- [STATED TASK]:
Provide an exact reproduction of every entry.

# # #

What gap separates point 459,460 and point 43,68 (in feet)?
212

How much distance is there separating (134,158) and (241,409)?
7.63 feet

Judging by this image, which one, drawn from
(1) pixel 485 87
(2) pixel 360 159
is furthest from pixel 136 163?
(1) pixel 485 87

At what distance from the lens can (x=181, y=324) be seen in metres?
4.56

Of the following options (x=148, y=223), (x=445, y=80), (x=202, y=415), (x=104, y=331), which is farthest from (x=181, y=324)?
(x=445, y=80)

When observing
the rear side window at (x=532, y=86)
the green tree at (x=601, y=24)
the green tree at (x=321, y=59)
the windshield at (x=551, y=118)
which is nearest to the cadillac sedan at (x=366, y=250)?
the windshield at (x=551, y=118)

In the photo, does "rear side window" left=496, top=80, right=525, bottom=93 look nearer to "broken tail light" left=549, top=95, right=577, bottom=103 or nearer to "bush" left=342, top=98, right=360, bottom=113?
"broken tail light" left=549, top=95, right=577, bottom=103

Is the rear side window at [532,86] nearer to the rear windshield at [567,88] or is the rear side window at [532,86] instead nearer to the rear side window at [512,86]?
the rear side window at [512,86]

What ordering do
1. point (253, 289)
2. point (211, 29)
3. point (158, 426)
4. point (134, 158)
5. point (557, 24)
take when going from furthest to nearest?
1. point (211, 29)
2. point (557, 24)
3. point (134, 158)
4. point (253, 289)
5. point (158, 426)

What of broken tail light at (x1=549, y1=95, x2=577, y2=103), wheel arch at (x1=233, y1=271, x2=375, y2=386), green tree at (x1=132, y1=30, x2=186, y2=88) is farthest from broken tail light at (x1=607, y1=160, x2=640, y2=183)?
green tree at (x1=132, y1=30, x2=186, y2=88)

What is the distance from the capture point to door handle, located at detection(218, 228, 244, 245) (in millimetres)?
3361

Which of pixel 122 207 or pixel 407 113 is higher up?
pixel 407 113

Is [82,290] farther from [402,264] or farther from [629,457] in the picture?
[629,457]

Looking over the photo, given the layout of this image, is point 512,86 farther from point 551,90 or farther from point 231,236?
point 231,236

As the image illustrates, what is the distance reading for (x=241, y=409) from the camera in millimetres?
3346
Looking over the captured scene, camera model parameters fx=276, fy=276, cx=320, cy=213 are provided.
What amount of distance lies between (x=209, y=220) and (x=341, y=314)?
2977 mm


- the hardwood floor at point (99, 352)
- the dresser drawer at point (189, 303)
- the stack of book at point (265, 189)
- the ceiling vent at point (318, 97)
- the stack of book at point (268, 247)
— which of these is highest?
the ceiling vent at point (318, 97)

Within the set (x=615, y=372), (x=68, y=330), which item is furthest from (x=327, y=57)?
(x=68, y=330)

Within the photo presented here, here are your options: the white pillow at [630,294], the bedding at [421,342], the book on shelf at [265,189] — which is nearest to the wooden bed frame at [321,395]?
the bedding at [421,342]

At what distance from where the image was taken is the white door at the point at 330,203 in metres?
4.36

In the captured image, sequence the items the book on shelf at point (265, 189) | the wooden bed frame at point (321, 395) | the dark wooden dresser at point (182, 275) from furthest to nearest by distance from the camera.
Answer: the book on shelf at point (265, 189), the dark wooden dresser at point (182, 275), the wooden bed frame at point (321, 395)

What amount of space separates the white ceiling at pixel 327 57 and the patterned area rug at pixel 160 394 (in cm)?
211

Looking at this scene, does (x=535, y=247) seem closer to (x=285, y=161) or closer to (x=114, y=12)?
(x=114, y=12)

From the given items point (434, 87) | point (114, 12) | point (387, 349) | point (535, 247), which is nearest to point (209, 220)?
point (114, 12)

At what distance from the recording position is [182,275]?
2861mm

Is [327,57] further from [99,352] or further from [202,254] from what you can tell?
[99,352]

# # #

- [EXERCISE RESPONSE]:
What gap separates point 459,460 and point 43,68 (in feet)?
212

How much distance is there separating (134,158) and (241,409)?
7.63 feet

Judging by this image, which one, drawn from
(1) pixel 485 87
(2) pixel 360 159
is furthest from pixel 136 163?
(1) pixel 485 87

At what distance from the lens can (x=181, y=324) be seen in metres?
4.56

Of the following options (x=148, y=223), (x=445, y=80), (x=202, y=415), (x=104, y=331), which is farthest from (x=181, y=324)?
(x=445, y=80)

When observing
the rear side window at (x=532, y=86)
the green tree at (x=601, y=24)
the green tree at (x=321, y=59)
the windshield at (x=551, y=118)
which is nearest to the cadillac sedan at (x=366, y=250)?
the windshield at (x=551, y=118)

In the photo, does "rear side window" left=496, top=80, right=525, bottom=93 look nearer to "broken tail light" left=549, top=95, right=577, bottom=103 or nearer to "bush" left=342, top=98, right=360, bottom=113?
"broken tail light" left=549, top=95, right=577, bottom=103

Is the rear side window at [532,86] nearer to the rear windshield at [567,88] or is the rear side window at [532,86] instead nearer to the rear side window at [512,86]?
the rear side window at [512,86]

What ordering do
1. point (253, 289)
2. point (211, 29)
3. point (158, 426)
4. point (134, 158)
5. point (557, 24)
take when going from furthest to nearest?
1. point (211, 29)
2. point (557, 24)
3. point (134, 158)
4. point (253, 289)
5. point (158, 426)

What of broken tail light at (x1=549, y1=95, x2=577, y2=103), wheel arch at (x1=233, y1=271, x2=375, y2=386), green tree at (x1=132, y1=30, x2=186, y2=88) is farthest from broken tail light at (x1=607, y1=160, x2=640, y2=183)?
green tree at (x1=132, y1=30, x2=186, y2=88)

What is the distance from the capture point to door handle, located at detection(218, 228, 244, 245) (in millimetres)?
3361

Which of pixel 122 207 or pixel 407 113 is higher up?
pixel 407 113

Is [82,290] farther from [402,264] or farther from [629,457] in the picture?
[629,457]

Looking over the photo, given the layout of this image, is point 512,86 farther from point 551,90 or farther from point 231,236?
point 231,236

As the image illustrates, what is the distance reading for (x=241, y=409) from the camera in millimetres?
3346
Looking over the captured scene, camera model parameters fx=276, fy=276, cx=320, cy=213 are provided.
What amount of distance lies between (x=209, y=220) and (x=341, y=314)?
2977 mm


- the hardwood floor at point (99, 352)
- the dresser drawer at point (189, 303)
- the stack of book at point (265, 189)
- the ceiling vent at point (318, 97)
- the stack of book at point (268, 247)
— which of these is highest?
the ceiling vent at point (318, 97)

Within the set (x=615, y=372), (x=68, y=330), which item is furthest from (x=327, y=57)?
(x=68, y=330)

Within the photo presented here, here are your options: the white pillow at [630,294], the bedding at [421,342], the book on shelf at [265,189] — which is nearest to the wooden bed frame at [321,395]?
the bedding at [421,342]

At what distance from where the image was taken is the white door at the point at 330,203 in metres?
4.36

In the captured image, sequence the items the book on shelf at point (265, 189) | the wooden bed frame at point (321, 395) | the dark wooden dresser at point (182, 275) from furthest to nearest by distance from the camera.
Answer: the book on shelf at point (265, 189), the dark wooden dresser at point (182, 275), the wooden bed frame at point (321, 395)

What amount of space separates the white ceiling at pixel 327 57 and the patterned area rug at pixel 160 394 (in cm)?
211

Looking at this scene, does (x=535, y=247) seem closer to (x=285, y=161) or closer to (x=114, y=12)?
(x=114, y=12)

From the given items point (434, 87) | point (114, 12) | point (387, 349) | point (535, 247), which is nearest to point (209, 220)?
point (114, 12)

At what distance from the recording position is [182,275]?
2861mm

Is [327,57] further from [99,352] or further from [202,254] from what you can tell?
[99,352]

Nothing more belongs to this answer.